Given data.

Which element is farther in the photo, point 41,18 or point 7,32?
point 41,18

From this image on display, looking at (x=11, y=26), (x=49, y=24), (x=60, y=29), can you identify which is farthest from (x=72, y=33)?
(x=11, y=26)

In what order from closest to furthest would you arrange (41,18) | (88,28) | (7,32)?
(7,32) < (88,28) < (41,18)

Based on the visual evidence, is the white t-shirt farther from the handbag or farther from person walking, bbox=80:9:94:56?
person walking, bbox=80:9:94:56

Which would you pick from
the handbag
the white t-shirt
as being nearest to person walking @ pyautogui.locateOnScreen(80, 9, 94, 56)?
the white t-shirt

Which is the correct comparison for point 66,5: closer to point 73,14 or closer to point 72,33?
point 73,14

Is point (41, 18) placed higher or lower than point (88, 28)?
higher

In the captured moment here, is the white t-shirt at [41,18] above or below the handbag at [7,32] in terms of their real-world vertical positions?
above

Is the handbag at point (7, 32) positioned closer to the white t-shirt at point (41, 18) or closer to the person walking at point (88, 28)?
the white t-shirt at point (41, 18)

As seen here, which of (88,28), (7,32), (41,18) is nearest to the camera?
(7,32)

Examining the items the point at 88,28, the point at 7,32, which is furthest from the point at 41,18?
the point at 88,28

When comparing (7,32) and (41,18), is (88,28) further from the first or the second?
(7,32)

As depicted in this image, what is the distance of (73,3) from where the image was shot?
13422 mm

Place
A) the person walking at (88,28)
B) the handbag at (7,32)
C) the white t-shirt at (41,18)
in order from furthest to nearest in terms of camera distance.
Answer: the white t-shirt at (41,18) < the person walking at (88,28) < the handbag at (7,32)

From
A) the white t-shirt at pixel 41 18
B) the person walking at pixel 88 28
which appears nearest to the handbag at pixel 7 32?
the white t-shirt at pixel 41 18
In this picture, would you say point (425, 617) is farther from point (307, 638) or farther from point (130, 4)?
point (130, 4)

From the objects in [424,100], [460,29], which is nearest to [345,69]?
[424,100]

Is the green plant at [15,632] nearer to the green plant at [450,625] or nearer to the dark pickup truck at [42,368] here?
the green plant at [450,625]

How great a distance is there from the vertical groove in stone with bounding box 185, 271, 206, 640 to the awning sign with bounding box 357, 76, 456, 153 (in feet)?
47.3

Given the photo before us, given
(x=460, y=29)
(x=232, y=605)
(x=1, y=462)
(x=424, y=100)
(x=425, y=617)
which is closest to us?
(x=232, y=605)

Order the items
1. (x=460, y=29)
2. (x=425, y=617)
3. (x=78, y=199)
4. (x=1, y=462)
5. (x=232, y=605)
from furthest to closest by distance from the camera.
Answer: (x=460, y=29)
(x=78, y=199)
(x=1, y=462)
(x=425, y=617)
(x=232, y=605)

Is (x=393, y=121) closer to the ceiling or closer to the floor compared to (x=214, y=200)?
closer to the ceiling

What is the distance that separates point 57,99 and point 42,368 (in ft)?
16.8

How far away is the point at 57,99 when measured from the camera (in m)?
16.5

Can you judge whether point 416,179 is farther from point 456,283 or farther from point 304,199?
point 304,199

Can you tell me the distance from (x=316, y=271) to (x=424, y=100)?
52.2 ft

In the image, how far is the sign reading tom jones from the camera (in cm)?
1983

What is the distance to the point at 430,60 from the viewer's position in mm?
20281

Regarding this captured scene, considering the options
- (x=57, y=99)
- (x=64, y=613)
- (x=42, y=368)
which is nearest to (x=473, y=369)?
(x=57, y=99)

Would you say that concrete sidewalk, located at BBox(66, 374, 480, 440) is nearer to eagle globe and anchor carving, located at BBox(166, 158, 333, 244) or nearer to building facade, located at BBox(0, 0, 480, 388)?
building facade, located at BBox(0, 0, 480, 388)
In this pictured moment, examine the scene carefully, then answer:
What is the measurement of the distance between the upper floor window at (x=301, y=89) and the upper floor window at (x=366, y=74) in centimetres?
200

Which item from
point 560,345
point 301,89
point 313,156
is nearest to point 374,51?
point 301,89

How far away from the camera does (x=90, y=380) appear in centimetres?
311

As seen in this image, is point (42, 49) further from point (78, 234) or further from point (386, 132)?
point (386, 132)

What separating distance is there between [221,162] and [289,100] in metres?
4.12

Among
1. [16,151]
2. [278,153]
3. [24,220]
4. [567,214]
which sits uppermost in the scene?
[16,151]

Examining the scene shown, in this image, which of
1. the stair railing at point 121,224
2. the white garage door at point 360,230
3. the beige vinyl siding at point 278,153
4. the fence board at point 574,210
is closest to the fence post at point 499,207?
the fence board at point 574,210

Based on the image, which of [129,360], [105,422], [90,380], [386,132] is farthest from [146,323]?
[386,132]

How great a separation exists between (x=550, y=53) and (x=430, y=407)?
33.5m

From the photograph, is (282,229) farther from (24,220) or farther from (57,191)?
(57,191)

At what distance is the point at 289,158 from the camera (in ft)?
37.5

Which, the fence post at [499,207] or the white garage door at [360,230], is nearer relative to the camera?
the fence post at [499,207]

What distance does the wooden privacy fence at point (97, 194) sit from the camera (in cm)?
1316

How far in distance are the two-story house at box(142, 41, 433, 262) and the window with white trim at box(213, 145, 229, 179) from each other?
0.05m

What the exercise asks.
Please reproduce every one of the records above word for word, leaving nothing out and changing nothing.

Answer below.
Which element is farther in the photo, point 41,18 or point 7,32?
point 41,18

From this image on display, looking at (x=11, y=26), (x=49, y=24), (x=60, y=29), can you identify which is farthest from (x=72, y=33)?
(x=11, y=26)

In what order from closest to furthest would you arrange (41,18) | (88,28) | (7,32)?
(7,32) < (88,28) < (41,18)

Based on the visual evidence, is the white t-shirt farther from the handbag or farther from person walking, bbox=80:9:94:56?
person walking, bbox=80:9:94:56

Which would you pick from
the handbag
the white t-shirt
as being nearest to person walking @ pyautogui.locateOnScreen(80, 9, 94, 56)?
the white t-shirt

Which is the correct comparison for point 66,5: closer to point 73,14 or closer to point 72,33?
point 73,14

Is point (41, 18) placed higher or lower than point (88, 28)?
higher

In the captured moment here, is the white t-shirt at [41,18] above or below the handbag at [7,32] in terms of their real-world vertical positions?
above

Is the handbag at point (7, 32) positioned closer to the white t-shirt at point (41, 18) or closer to the person walking at point (88, 28)?
the white t-shirt at point (41, 18)

As seen here, which of (88,28), (7,32), (41,18) is nearest to the camera?
(7,32)

Examining the items the point at 88,28, the point at 7,32, which is furthest from the point at 41,18?
the point at 88,28

When comparing (7,32) and (41,18), is (88,28) further from the first or the second?
(7,32)

As depicted in this image, what is the distance of (73,3) from where the image was shot?
13422 mm

Place
A) the person walking at (88,28)
B) the handbag at (7,32)
C) the white t-shirt at (41,18)
in order from furthest to nearest in terms of camera distance.
Answer: the white t-shirt at (41,18) < the person walking at (88,28) < the handbag at (7,32)

From
A) the white t-shirt at pixel 41 18
B) the person walking at pixel 88 28
which appears nearest to the handbag at pixel 7 32?
the white t-shirt at pixel 41 18
In this picture, would you say point (425, 617) is farther from point (307, 638) or farther from point (130, 4)?
point (130, 4)

From the objects in [424,100], [460,29], which is nearest to [345,69]?
[424,100]

Is the green plant at [15,632] nearer to the green plant at [450,625] or nearer to the dark pickup truck at [42,368] here?
the green plant at [450,625]

How great a distance is there from the vertical groove in stone with bounding box 185, 271, 206, 640 to the awning sign with bounding box 357, 76, 456, 153 (in feet)?
47.3

Given the photo before us, given
(x=460, y=29)
(x=232, y=605)
(x=1, y=462)
(x=424, y=100)
(x=425, y=617)
which is closest to us?
(x=232, y=605)

Order the items
1. (x=460, y=29)
2. (x=425, y=617)
3. (x=78, y=199)
4. (x=1, y=462)
5. (x=232, y=605)
from furthest to closest by distance from the camera.
Answer: (x=460, y=29)
(x=78, y=199)
(x=1, y=462)
(x=425, y=617)
(x=232, y=605)

Is (x=393, y=121) closer to the ceiling or closer to the floor compared to (x=214, y=200)?
closer to the ceiling

What is the distance that separates point 57,99 and point 42,368 (in ft)?
16.8

How far away is the point at 57,99 when measured from the camera (in m)?
16.5

Can you judge whether point 416,179 is farther from point 456,283 or farther from point 304,199?
point 304,199

Can you tell me the distance from (x=316, y=271) to (x=424, y=100)?
52.2 ft

In the image, how far is the sign reading tom jones from the camera (in cm)?
1983

What is the distance to the point at 430,60 from the viewer's position in mm?
20281

Regarding this captured scene, considering the options
- (x=57, y=99)
- (x=64, y=613)
- (x=42, y=368)
which is nearest to (x=473, y=369)?
(x=57, y=99)

Would you say that concrete sidewalk, located at BBox(66, 374, 480, 440) is nearer to eagle globe and anchor carving, located at BBox(166, 158, 333, 244) or nearer to building facade, located at BBox(0, 0, 480, 388)?
building facade, located at BBox(0, 0, 480, 388)
In this pictured moment, examine the scene carefully, then answer:
What is the measurement of the distance between the upper floor window at (x=301, y=89) and the upper floor window at (x=366, y=74) in centimetres?
200

Which item from
point 560,345
point 301,89
point 313,156
is nearest to point 374,51?
point 301,89

How far away from the camera does (x=90, y=380) appear in centimetres?
311

As seen in this image, is point (42, 49) further from point (78, 234) or further from point (386, 132)?
point (386, 132)

What separating distance is there between [221,162] and [289,100] in metres?
4.12

Among
1. [16,151]
2. [278,153]
3. [24,220]
4. [567,214]
which sits uppermost in the scene?
[16,151]

Examining the scene shown, in this image, which of
1. the stair railing at point 121,224
2. the white garage door at point 360,230
3. the beige vinyl siding at point 278,153
4. the fence board at point 574,210
is closest to the fence post at point 499,207?
the fence board at point 574,210

Based on the image, which of [129,360], [105,422], [90,380], [386,132] is farthest from [146,323]?
[386,132]

How great a separation exists between (x=550, y=53) and (x=430, y=407)?
33.5m

From the photograph, is (282,229) farther from (24,220) or farther from (57,191)?
(57,191)

At what distance is the point at 289,158 from the camera (in ft)?
37.5

Which, the fence post at [499,207] or the white garage door at [360,230], is nearer relative to the camera?
the fence post at [499,207]

What distance does the wooden privacy fence at point (97, 194) sit from the camera (in cm)?
1316

How far in distance are the two-story house at box(142, 41, 433, 262) and the window with white trim at box(213, 145, 229, 179) from each other?
0.05m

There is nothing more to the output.